Em 1894, aos onze anos, por motivos aparentemente internos, na companhia da sua mãe, um irmão, as duas irmãs menos o pai, daria início a uma infindável relação com os Estados Unidos da América do Norte, onde até os seus últimos dias viveria, dividido entre as cidades de Boston e Nova Iorque, mas retornando ao Líbano quatro anos depois para completar seus estudos em árabe, matriculando-se numa instituição de ensino denominada de “Colégio da Sabedoria”. Dizem que a essa época, diante de uma tentativa de o diretor da escola acalmar a sua ambição impaciente mediante a lembrança de que uma escada deveria ser galgada degrau por degrau, Gibran teria reagido retrucando-lhe que “as águias não usavam escadas”.
A essa época, já propagava “que havia dentro de si um poder impaciente por se revelar e que a este mundo viera com uma força mental excepcional que procurava se expressar”. Em cartas a amigos, encontravam-se declarações do tipo: “Sinto que há nas profundezas de meu coração uma grande força que quer se manifestar, mas ainda é incapaz de fazê-lo”. Meus sentimentos são como as marés de um oceano, mas a minha alma é como uma águia de asas partidas: sofre dolorosamente quando vê os pássaros voar no espaço porque não pode, ainda, imitá-los. Futuramente, outra das suas mais importantes obras receberia o título de “Asas Partidas”.
Aos 15 anos, tentara dar forma a essa força impaciente por se manifestar e faz o primeiro rascunho de O Profeta. Ao ler para a sua mãe alguns trechos do livro através do qual “transformaria o mundo”, ouve-lhe as seguintes palavras: “É um bom trabalho, Gibran, mas seu tempo ainda não chegou. Deixa-o amadurecer!”
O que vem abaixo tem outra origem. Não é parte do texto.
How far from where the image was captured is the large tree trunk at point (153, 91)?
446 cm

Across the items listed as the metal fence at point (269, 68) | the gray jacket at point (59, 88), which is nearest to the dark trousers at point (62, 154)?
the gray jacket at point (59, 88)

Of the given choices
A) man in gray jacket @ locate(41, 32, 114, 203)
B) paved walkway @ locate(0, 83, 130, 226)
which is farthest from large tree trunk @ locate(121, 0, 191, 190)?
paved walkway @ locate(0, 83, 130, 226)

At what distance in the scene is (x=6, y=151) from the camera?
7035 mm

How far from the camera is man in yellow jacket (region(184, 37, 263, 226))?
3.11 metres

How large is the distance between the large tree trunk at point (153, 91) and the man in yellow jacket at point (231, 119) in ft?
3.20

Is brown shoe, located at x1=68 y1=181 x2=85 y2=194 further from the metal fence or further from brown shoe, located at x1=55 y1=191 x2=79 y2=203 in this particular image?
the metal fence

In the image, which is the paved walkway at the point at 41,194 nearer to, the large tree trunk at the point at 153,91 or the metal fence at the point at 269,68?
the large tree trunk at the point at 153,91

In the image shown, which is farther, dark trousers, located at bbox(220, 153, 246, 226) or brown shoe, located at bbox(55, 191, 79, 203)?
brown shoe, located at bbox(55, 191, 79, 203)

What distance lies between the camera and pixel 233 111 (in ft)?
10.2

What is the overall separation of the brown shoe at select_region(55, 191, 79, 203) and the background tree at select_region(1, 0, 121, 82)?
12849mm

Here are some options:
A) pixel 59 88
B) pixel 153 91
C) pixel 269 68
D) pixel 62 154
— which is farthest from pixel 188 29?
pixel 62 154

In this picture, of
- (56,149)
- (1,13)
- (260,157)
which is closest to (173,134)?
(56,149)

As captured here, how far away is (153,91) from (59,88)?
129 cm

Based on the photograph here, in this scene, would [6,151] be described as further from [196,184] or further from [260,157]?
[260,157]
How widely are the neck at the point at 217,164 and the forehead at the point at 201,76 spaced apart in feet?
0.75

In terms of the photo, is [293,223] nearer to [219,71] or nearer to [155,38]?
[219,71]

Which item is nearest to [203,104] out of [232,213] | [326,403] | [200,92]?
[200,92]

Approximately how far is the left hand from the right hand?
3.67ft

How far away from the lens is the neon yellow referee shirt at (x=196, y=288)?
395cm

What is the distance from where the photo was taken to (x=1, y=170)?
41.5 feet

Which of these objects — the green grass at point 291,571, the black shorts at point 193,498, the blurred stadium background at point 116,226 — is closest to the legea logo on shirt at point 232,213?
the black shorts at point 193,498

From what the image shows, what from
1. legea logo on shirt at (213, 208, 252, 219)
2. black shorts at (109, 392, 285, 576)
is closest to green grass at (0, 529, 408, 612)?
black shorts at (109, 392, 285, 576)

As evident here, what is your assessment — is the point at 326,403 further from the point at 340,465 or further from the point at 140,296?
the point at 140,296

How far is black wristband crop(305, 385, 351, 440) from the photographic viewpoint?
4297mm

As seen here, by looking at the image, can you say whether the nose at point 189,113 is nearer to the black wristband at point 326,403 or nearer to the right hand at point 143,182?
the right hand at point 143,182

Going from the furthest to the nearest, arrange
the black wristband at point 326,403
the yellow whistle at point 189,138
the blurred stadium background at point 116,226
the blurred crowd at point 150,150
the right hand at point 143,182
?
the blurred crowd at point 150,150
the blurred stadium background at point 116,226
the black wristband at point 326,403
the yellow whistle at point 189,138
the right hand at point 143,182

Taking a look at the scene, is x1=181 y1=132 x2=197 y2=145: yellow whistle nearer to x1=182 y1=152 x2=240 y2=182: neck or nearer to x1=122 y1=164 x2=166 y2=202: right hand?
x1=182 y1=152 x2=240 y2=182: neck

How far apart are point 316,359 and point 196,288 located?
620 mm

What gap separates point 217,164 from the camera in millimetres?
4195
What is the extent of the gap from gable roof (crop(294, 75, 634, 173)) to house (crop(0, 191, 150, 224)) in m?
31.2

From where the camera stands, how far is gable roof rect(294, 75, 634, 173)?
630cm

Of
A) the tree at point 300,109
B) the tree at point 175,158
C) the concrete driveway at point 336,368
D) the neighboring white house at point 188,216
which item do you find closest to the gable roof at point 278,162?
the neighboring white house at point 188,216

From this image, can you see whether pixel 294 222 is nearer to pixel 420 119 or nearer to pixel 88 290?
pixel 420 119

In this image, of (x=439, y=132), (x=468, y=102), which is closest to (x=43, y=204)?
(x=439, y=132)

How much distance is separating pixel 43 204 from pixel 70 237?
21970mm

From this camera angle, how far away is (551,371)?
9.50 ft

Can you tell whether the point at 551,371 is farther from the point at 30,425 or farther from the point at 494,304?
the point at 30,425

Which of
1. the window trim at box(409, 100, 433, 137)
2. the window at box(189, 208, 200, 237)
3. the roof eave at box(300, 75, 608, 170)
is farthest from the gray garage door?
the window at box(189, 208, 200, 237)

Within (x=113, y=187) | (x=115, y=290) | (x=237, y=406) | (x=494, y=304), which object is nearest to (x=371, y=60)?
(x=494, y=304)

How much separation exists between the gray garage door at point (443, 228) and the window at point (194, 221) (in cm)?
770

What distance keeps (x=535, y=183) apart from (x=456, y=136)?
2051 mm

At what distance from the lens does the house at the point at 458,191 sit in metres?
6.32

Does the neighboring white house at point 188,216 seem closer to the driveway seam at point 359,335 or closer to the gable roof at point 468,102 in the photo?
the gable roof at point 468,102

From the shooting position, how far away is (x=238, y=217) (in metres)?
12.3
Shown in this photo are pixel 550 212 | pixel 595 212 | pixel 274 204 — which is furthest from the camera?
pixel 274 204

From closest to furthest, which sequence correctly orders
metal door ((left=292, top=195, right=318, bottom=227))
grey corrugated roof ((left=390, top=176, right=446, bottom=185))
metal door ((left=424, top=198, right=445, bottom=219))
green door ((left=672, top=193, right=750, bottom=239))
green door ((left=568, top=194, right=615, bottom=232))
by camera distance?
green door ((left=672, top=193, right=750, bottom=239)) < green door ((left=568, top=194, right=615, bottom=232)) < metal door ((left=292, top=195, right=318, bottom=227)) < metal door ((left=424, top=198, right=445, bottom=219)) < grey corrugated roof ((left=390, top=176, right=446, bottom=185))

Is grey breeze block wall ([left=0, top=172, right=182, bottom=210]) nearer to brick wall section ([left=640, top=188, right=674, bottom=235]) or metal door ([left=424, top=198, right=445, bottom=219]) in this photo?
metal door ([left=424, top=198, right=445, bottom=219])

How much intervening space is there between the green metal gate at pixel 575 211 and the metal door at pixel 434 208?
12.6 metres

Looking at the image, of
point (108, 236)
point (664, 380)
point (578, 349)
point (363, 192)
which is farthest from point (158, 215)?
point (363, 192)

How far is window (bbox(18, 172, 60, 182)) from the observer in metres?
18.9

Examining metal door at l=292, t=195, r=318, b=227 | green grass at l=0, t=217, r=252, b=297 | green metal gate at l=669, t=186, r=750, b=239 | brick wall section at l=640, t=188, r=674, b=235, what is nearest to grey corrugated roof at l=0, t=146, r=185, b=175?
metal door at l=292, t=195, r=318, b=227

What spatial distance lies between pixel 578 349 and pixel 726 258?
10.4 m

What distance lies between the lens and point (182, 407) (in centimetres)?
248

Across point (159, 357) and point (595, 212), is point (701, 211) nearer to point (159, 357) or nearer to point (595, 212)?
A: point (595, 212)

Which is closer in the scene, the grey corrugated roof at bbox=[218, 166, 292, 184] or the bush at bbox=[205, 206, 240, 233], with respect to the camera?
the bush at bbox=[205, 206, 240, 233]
Aceitara o conselho, mas O Profeta jamais sairia da sua pauta, de onde igualmente sairiam inúmeras obras de sucesso, tanto artísticas quanto literárias, enquanto a sua obra-prima amadurecia na sua mente.
Em 1910 começaria a redigi-lo em inglês. Enquanto suas obras em árabe já o cobriam de glórias, confidenciava aos amigos mais próximos que os seus vinte e poucos anos de escritor e pintor nada mais eram que um tempo de preparação para escrever uma obra que “mereceria ficar à face do sol”. Depois de reescrevê-lo cinco vezes, caracterizando uma gestação de 25 anos, finaliza-o em 1923 e o libera para a edição, suspirando a célebre frase: “Enfim, pronunciei a palavra que carrego desde que nasci e que vim a este mundo para pronunciar”. A uma amiga espiritual, confidenciaria: “Por que escrevi e publiquei tantos livros? Eu nasci para viver e escrever um único livro, um pequeno livro. Nasci para viver, sofrer e pronunciar uma única palavra, vívida e alada”.
Ratificando um velho discurso dos nossos poetas contemporâneos, segundo o qual um poeta só é grande se sofrer, a vida pessoal de Gibran fora recheada de motivos para levá-lo à expressividade que o levaram. Envolvido desde os primeiros passos numa vida tocada pelo coração, procurou exercer uma liderança dos fracos e oprimidos pelo clero e latifundiários da época, usando a literatura como uma arma de combate à opressão, culminando com um revide de um bispo da sua cidade natal, proibindo que Gibran, um inconfundível anticlerical, desposasse a sua sobrinha de nome Hala Daer, ironicamente o grande amor da sua vida, cuja ocorrência seria o tema central de outra das suas maiores produções literárias: Asas Partidas, em 1912, um relato da sua vida amorosa com Hala Daer, a quem se referiu como “a primeira mulher a despertar o seu coração por seus encantos, e a guiá-lo ao paraíso dos sentimentos puros… Que fora ela quem o ensinara, por sua beleza, a adorar a beleza”.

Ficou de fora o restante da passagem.